Leetcode #2102: Sequentially Ordinal Rank Tracker
In this guide, we solve Leetcode #2102 Sequentially Ordinal Rank Tracker in Python and focus on the core idea that makes the solution efficient.
You will see the intuition, the step-by-step method, and a clean Python implementation you can use in interviews.

Problem Statement
A scenic location is represented by its name and attractiveness score, where name is a unique string among all locations and score is an integer. Locations can be ranked from the best to the worst.
Quick Facts
- Difficulty: Hard
- Premium: No
- Tags: Design, Data Stream, Ordered Set, Heap (Priority Queue)
Intuition
We need to repeatedly access the smallest or largest element as the input changes.
A heap provides fast insertions and removals while keeping order.
Approach
Push candidates into the heap as you scan, and pop when you need the best element.
Keep the heap size bounded if the problem requires a top-k structure.
Steps:
- Push candidates into a heap.
- Pop the best candidate when needed.
- Maintain heap size or invariants.
Example
Input
["SORTracker", "add", "add", "get", "add", "get", "add", "get", "add", "get", "add", "get", "get"]
[[], ["bradford", 2], ["branford", 3], [], ["alps", 2], [], ["orland", 2], [], ["orlando", 3], [], ["alpine", 2], [], []]
Output
[null, null, null, "branford", null, "alps", null, "bradford", null, "bradford", null, "bradford", "orland"]
Explanation
SORTracker tracker = new SORTracker(); // Initialize the tracker system.
tracker.add("bradford", 2); // Add location with name="bradford" and score=2 to the system.

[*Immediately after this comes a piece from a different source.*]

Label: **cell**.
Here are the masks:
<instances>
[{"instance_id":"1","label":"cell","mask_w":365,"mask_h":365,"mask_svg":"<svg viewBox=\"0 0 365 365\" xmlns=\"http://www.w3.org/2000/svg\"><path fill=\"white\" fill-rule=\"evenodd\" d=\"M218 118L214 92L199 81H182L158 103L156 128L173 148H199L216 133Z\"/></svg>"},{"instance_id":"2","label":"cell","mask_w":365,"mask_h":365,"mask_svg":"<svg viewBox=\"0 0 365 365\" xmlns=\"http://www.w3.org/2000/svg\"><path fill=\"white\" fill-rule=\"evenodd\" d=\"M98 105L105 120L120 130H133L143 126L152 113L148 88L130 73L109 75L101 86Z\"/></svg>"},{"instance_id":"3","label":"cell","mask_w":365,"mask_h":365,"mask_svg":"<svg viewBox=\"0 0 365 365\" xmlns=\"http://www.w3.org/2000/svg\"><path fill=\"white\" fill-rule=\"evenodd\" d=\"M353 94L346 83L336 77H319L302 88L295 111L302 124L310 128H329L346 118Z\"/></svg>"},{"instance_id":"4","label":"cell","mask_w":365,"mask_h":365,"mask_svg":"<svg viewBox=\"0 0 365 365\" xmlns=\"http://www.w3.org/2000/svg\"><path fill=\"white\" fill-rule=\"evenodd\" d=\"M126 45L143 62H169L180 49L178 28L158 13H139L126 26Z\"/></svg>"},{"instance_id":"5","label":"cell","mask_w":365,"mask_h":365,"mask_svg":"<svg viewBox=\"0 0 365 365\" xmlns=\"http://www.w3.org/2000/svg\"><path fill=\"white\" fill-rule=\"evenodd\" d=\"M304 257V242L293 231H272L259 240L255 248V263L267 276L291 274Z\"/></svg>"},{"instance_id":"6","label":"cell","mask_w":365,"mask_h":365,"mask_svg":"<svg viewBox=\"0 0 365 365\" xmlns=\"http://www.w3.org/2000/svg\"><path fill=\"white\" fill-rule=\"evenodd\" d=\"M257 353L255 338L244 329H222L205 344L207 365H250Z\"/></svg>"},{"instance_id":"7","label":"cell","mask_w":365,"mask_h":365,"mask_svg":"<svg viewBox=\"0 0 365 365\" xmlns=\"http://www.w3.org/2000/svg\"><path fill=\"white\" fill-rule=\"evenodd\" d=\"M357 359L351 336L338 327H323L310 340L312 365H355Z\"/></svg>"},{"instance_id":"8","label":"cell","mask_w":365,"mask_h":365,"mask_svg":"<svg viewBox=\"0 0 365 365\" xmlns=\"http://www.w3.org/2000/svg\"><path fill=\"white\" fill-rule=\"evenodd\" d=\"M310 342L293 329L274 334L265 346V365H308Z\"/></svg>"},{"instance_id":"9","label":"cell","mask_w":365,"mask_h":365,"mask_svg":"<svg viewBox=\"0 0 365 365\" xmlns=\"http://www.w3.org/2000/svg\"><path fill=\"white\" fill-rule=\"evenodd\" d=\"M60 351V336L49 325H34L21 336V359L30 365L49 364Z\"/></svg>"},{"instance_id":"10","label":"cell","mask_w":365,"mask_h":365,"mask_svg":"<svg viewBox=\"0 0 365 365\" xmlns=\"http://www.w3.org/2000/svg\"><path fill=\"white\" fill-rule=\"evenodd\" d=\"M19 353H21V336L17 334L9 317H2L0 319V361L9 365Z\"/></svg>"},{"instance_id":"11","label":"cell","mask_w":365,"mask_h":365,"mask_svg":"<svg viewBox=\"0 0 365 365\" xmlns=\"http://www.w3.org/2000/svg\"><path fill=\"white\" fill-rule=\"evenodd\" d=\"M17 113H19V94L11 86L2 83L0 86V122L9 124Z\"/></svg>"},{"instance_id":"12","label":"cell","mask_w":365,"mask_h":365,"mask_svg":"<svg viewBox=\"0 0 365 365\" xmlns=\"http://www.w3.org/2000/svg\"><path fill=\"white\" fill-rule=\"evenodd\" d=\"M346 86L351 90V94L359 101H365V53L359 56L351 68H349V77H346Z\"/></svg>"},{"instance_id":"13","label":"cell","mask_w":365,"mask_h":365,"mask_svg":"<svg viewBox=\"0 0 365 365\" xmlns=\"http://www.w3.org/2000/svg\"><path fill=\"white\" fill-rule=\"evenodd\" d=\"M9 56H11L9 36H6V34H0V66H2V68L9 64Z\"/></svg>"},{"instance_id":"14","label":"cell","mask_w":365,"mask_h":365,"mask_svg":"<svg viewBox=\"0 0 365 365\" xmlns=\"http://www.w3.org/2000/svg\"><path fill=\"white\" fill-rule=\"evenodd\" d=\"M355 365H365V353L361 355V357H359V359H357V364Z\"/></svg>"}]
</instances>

tracker.add("branford", 3); // Add location with name="branford" and score=3 to the system.
tracker.get(); // The sorted locations, from best to worst, are: branford, bradford.
// Note that branford precedes bradford due to its higher score (3 > 2).
// This is the 1st time get() is called, so return the best location: "branford".
tracker.add("alps", 2); // Add location with name="alps" and score=2 to the system.
tracker.get(); // Sorted locations: branford, alps, bradford.
// Note that alps precedes bradford even though they have the same score (2).
// This is because "alps" is lexicographically smaller than "bradford".
// Return the 2nd best location "alps", as it is the 2nd time get() is called.
tracker.add("orland", 2); // Add location with name="orland" and score=2 to the system.
tracker.get(); // Sorted locations: branford, alps, bradford, orland.
// Return "bradford", as it is the 3rd time get() is called.
tracker.add("orlando", 3); // Add location with name="orlando" and score=3 to the system.
tracker.get(); // Sorted locations: branford, orlando, alps, bradford, orland.
// Return "bradford".
tracker.add("alpine", 2); // Add location with name="alpine" and score=2 to the system.
tracker.get(); // Sorted locations: branford, orlando, alpine, alps, bradford, orland.
// Return "bradford".
tracker.get(); // Sorted locations: branford, orlando, alpine, alps, bradford, orland.
// Return "orland".
Python Solution
class SORTracker:
def __init__(self):
self.sl = SortedList()
self.i = -1
def add(self, name: str, score: int) -> None:
self.sl.add((-score, name))
def get(self) -> str:
self.i += 1
return self.sl[self.i][1]
# Your SORTracker object will be instantiated and called as such:
# obj = SORTracker()
# obj.add(name,score)
# param_2 = obj.get()
Complexity
The time complexity is O(n log n). The space complexity is .
Edge Cases and Pitfalls
Watch for boundary values, empty inputs, and duplicate values where applicable. If the problem involves ordering or constraints, confirm the invariant is preserved at every step.
Summary
This Python solution focuses on the essential structure of the problem and keeps the implementation interview-friendly while meeting the constraints.